Thoughts of a better day focused in his dying mind. Dreams of soaring within the delicate clouds alongside his Crimson kin drifted away. He then centered upon Thorne, the heroic dragina from before his time, recalling the stories he told of, especially of the transformation.
And then he felt the rage. . .
His skin distorted into jagged scales, his face stretched into a lizard’s jaw line, and his spine augmented magnificently into a spinning tail. Nol’s figure extended madly along his brother’s blue blade, leaving a bewildered expression upon Rein’s face.
He reached the point of supremacy; the Azure Knight became the Cerulean Dragon.
As in a form of a dominant instinct, his towering claw swept Rein excruciatingly into the Temple of the Elements, leaving him buried under the shattered monastery where true Elementals once worshipped.
The smoke settled as the swords, axes, and bows of both armies dropped. They all listened for a whisper, for a faint cry, and for a reason to keep fighting.
Just as both phantoms and men began to lose hope, the cement shards of the Temple shifted as the being beneath it grew. A crimson wing erupted from the rubble, much more intense than that of a dragina. The shattered building ejected unsystematically into the corroded air, the ruins tossing into both enemy and allied masses. Rein began to feel the rage.
There stood the impeccable dragons, facing the fatigued warriors and the fallen sanctuary. Virulent snarls bellowed from their snouts as they both banefully faced one another. Nol’s tail cracked menacingly as Rein poised serenely, permitting his vehemence to infest his inner element.
Soldiers lifted their weaponry while the warlocks conjured new enchantments, igniting the last battle with their very last bits of strength.

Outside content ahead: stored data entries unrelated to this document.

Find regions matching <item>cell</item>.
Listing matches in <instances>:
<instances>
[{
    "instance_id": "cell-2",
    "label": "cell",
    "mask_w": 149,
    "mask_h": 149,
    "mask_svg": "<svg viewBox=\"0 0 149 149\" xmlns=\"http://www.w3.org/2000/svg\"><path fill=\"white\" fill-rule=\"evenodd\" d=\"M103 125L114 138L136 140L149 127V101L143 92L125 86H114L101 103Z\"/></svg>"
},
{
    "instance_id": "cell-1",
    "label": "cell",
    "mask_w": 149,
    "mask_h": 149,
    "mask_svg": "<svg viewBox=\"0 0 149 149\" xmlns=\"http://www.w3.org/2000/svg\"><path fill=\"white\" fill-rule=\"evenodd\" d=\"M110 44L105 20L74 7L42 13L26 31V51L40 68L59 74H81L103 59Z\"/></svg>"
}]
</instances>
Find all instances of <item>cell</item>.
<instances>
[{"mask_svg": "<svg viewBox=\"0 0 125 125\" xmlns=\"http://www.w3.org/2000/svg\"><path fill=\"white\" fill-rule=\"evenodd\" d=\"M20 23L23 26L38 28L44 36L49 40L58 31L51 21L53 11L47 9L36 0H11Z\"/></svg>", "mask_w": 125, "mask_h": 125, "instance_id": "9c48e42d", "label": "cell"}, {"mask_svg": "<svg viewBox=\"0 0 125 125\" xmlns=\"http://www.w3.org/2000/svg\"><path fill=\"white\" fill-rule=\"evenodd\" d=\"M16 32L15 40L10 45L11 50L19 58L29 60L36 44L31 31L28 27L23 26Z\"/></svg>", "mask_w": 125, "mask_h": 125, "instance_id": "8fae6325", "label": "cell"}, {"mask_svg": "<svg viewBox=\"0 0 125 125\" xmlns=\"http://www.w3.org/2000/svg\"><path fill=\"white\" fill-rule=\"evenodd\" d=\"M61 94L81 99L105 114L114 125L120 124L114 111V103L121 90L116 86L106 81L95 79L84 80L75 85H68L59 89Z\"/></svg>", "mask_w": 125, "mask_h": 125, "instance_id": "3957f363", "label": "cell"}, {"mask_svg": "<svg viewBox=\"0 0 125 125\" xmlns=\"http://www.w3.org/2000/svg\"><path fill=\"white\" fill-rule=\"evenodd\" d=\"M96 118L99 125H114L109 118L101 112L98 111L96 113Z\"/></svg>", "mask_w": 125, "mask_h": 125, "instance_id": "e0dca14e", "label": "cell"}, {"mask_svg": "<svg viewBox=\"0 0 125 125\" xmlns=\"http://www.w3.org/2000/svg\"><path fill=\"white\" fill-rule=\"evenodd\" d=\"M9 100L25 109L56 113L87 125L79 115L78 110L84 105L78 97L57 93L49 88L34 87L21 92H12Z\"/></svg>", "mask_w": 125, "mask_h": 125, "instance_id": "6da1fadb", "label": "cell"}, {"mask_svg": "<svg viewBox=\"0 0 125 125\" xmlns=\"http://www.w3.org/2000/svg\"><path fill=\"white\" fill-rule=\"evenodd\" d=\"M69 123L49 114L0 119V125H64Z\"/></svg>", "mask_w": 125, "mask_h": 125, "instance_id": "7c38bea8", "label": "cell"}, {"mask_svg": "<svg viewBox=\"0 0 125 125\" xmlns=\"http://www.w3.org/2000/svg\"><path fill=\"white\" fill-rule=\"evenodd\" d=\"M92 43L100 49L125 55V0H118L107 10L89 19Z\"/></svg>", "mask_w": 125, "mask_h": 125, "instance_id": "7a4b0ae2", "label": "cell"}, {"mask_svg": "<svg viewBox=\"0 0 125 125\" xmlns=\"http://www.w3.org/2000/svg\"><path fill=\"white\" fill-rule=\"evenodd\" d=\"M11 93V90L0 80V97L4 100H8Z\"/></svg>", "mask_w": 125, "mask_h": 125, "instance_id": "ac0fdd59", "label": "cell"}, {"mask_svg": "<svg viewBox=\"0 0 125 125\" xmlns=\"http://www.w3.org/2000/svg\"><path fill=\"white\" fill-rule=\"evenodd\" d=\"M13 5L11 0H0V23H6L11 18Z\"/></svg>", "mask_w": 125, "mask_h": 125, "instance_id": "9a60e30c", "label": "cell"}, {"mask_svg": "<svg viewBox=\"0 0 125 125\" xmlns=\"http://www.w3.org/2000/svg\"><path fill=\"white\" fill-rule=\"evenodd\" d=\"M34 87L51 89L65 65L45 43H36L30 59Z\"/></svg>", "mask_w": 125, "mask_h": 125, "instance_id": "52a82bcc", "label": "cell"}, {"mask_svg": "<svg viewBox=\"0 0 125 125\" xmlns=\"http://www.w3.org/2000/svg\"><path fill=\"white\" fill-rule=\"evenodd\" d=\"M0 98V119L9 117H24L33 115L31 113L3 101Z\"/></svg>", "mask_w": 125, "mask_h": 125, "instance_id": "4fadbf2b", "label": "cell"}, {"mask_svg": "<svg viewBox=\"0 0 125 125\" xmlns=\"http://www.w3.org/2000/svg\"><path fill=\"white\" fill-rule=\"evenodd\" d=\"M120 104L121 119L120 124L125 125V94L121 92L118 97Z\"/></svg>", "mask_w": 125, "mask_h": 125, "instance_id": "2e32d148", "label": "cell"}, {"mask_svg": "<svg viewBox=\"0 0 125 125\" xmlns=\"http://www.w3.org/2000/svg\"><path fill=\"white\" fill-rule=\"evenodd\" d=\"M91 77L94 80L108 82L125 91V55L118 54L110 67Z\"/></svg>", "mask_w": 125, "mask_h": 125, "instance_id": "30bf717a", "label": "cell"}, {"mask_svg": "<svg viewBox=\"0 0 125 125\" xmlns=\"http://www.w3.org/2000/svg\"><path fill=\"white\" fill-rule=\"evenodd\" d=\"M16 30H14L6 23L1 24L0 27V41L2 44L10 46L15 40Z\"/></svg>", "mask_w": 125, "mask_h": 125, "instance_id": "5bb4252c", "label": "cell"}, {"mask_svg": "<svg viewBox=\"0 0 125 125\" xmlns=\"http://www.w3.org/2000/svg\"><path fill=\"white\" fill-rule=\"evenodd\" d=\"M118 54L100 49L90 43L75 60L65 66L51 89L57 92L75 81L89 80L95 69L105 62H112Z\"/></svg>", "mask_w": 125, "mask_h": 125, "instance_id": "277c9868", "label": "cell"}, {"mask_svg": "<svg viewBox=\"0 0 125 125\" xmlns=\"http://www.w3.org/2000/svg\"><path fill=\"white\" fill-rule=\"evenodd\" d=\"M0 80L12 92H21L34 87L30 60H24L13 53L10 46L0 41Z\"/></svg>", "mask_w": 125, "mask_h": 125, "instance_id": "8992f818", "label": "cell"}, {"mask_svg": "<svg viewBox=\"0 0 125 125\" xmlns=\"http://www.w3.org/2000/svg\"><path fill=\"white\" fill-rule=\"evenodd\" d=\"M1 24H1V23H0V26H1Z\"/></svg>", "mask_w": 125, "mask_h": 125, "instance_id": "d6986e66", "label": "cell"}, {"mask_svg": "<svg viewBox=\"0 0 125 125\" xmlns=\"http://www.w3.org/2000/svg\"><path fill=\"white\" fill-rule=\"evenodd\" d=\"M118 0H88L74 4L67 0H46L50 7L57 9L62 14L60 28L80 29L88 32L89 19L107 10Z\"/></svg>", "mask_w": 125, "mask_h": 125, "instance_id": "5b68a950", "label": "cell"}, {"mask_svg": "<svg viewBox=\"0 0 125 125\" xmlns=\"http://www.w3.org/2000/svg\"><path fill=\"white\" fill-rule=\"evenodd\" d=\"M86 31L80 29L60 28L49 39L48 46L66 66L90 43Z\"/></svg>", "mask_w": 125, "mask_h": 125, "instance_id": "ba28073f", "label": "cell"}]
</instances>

Nothing was virtually as momentous as the dragons’ carnage upon the battlefield. Claws struck, tails blocked, and jaws mauled. The twin behemoths flew deep within the clouds, clashing with great might, enduring the considerable amount of pain, only to strike back at their adversary. Magics of unknown origin incinerated the Holy Land beneath them.

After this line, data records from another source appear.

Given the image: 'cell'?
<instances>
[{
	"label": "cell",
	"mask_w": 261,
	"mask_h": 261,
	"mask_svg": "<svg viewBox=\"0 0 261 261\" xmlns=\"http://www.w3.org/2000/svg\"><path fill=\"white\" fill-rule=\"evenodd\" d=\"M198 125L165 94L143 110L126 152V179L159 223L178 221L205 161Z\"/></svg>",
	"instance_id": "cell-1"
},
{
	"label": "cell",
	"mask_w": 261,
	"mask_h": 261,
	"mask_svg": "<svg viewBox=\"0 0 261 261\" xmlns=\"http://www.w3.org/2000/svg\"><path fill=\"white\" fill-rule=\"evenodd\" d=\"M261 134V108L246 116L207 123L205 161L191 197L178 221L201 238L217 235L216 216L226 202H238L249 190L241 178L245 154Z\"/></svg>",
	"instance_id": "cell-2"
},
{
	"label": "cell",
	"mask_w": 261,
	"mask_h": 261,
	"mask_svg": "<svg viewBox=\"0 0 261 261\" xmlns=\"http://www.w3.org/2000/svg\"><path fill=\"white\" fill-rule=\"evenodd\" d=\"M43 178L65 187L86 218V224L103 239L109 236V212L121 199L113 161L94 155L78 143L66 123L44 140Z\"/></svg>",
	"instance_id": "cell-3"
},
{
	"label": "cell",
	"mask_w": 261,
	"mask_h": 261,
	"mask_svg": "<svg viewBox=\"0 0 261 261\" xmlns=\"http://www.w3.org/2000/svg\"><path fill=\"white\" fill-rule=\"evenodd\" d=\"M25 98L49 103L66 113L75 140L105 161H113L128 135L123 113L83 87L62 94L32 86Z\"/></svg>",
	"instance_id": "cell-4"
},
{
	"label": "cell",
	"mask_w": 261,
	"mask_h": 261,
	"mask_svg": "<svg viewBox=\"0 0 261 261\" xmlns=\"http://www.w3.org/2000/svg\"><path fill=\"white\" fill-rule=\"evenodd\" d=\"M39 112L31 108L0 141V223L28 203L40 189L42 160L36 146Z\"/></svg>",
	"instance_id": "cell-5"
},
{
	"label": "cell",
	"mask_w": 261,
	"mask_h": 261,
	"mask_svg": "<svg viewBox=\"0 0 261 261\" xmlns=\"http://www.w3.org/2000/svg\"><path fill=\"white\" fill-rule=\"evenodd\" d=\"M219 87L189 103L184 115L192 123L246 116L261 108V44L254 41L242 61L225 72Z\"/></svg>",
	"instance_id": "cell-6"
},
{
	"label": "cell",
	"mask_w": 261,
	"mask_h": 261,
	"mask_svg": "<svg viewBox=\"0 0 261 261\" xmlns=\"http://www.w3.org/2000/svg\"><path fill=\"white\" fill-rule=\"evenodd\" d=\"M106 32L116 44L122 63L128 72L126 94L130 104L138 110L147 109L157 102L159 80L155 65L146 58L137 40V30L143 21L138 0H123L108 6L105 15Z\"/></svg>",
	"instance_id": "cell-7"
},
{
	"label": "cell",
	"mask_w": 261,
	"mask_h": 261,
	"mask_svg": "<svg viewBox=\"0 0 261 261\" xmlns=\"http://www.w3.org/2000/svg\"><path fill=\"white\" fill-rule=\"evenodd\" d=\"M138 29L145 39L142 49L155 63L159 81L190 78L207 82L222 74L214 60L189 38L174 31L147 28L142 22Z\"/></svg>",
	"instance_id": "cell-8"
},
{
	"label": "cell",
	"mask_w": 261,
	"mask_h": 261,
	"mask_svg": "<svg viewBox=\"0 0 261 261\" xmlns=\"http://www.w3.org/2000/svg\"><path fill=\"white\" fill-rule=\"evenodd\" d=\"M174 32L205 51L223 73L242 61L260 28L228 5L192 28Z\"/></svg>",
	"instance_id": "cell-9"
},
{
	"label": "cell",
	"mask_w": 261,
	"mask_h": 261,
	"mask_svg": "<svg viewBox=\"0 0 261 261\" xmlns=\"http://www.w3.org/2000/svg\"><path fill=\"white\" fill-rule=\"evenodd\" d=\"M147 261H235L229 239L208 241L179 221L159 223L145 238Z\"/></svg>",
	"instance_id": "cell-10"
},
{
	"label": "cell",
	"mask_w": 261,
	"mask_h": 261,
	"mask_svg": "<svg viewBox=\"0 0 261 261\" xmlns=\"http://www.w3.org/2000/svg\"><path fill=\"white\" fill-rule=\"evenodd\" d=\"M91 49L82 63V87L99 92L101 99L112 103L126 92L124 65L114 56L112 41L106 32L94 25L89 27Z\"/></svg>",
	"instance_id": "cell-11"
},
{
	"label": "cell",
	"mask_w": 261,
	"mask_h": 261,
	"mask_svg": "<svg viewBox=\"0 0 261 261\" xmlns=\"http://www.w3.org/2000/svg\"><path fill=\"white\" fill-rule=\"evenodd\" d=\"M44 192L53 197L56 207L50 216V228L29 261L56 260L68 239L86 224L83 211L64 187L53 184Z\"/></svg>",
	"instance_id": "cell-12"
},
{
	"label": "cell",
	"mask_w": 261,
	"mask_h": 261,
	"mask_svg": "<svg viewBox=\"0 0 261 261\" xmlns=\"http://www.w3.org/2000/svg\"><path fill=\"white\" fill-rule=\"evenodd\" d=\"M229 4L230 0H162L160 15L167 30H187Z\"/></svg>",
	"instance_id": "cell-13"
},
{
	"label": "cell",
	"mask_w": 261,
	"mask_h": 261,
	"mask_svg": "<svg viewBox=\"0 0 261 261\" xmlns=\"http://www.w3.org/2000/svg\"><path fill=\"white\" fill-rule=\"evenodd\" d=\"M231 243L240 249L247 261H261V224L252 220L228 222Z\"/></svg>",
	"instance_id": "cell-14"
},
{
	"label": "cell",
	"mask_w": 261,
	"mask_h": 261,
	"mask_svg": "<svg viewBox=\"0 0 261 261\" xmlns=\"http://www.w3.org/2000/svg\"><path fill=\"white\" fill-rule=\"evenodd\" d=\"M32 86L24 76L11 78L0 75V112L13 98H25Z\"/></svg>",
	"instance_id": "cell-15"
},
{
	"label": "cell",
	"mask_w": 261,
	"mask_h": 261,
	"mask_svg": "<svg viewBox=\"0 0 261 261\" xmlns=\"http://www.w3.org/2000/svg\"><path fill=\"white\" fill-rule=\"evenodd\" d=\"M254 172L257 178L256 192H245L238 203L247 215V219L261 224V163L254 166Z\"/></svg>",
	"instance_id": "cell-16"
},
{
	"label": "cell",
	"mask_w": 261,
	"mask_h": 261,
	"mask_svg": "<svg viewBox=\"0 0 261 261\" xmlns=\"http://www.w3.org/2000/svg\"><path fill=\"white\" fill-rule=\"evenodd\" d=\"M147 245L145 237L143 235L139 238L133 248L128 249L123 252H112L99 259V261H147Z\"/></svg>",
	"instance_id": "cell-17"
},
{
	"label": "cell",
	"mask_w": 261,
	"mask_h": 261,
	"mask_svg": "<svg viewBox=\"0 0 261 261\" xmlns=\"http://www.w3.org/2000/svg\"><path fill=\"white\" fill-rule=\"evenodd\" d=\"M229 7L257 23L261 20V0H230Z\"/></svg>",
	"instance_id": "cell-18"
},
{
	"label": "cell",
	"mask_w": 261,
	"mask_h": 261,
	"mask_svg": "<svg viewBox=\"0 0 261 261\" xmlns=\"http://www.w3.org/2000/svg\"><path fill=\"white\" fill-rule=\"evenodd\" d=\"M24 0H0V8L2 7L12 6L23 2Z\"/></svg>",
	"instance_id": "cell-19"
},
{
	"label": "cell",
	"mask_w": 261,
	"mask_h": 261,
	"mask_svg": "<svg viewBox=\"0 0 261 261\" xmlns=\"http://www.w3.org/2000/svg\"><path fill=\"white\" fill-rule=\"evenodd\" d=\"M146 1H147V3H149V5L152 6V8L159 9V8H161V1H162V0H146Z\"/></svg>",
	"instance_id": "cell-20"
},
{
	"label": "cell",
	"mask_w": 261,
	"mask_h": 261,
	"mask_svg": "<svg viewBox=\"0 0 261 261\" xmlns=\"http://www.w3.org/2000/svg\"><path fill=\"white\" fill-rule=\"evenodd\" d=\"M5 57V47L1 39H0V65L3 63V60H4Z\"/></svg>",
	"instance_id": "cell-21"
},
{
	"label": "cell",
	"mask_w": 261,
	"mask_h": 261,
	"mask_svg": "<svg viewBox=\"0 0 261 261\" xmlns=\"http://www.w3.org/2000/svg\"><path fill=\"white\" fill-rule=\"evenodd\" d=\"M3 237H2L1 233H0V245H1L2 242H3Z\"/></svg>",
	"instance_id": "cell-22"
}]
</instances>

Nol’s valor dissipated as he struggled to stay within the air. The power of Thanatos struck into the Azure Dragon, stripping him of his very last threads of strength. He rolled from the sky, spiraling within the slender clouds, gazing weakly at the charred land in which he was destined to crash against. But before his fates were to end him, his claw snatched Rein’s tail, bringing him along for the last ride.
The dragons crashed into the earth, manifesting an invincible ripple in the winds, propelling the soldiers to the ground in its wake. And once again, the sword fighting ceased to be; the weary armies could fight no more. Incredible dusts engulfed the eyes of kings, knights, and demons.
The dust vanished, revealing a substantial crater, but without either Nol. Rein lifelessly lain within the crater, refusing to show any sign of animation.
A soft violet aura emptied from the hole, as it whispered along the ears of the dying. Thanatos had been freed from his cage. The weakened Crimson Dragon could hold upon the God no longer.
The Dark Frost and Atma Weapon sharply stood from inside the basin, both stained with gore and hatred.
The war had finally ended. Rein was shipped off inside one of his great Airships; now lead by his subordinate, Chaos the Grey. The soldiers of good were lead off by Gren, the King of the Elves, since their true leader somehow vanished, engulfed by the war.
Years later, theories and wishes of Nol’s whereabouts spread whimsically within barmaids and drunkards. “He must be alive!” One would say, “Rein’s alive! And their blood is shared! If one were to perish, the other shall as well!”
Two hundred and fifty years passed. And Nol has yet to be discovered . . . But in the lives of decaying old soldiers, only hope of the dragina's life left them wanting for the next tomorrow.